As a child, Teerijoki’s spent her summers playing association football, a sport that she has described as a slowed down version of bandy. When she moved to Helsinki in 1984, she contacted Helsingin Jalkapalloklubi (HJK) and, despite having no previous experience playing in an adult league, immediately started with the club’s team in the Jalkapallon naisten SM-sarja, the top level of women's football in Finland. Teerijoki won the Finnish Championship with HJK in 1984, 1986, 1987, and 1988, under the guidance of head coach Aulis Rytkönen, who she has described as the best coach she ever played for.
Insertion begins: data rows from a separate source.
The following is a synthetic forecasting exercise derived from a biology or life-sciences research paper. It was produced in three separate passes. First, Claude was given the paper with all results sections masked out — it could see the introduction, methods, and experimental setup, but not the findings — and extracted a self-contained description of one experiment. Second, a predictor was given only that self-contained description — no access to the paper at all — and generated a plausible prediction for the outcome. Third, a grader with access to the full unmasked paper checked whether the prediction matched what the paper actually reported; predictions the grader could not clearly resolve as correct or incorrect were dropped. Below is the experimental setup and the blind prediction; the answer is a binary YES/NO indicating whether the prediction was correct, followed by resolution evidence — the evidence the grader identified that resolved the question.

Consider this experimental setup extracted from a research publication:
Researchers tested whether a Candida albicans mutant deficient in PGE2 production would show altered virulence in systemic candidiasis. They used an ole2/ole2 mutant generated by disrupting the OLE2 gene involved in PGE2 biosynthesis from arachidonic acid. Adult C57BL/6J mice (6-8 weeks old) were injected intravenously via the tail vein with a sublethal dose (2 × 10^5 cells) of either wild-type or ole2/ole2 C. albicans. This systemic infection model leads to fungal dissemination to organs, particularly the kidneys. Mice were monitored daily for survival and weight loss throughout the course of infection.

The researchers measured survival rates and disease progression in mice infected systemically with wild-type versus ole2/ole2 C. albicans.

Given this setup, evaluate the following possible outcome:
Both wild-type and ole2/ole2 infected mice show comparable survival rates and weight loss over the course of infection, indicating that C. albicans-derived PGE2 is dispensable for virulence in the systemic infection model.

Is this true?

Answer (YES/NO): YES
She played with the Finnish national team during the mid-1980s and made one appearance with the team during the 1986 season. Her football career was abruptly halted when she moved to Norway in 1988 to play professional bandy and her Norwegian manager insisted she cease playing due to concerns about potential injury.

=== Golf ===
Teerijoki she was a last-minute partner for Riikka Hakkarainen in the 2000 Ladies European Tour, the only pro-level tournament in which she represented Finland.

Teerijoki was coached in Sweden by Henri Rice, who also coached Annika Sörenstam. She currently serves as CEO of the golf department of HIFK, where she also works as a trainer.

In 2008, she was nominated for the Finnish Sports Gala award recognizing people who made significant contributions to the foundation of their sport (Taustavoima) for her work promoting golf as a hobby.

Teerijoki and her brother, Jussi Heikura, own the largest golf course in Finland, Paloheinä Golf. The 30 hectare course is located in the Paloheinä subdivision in northern Helsinki and serves as the home course of HIFK Golf.

== Personal life ==
Teerijoki is a licensed pilot and was employed in the civilian sector during 1997 to 2003.

Her favorite golf course is Barsebäck in Skåne, Sweden.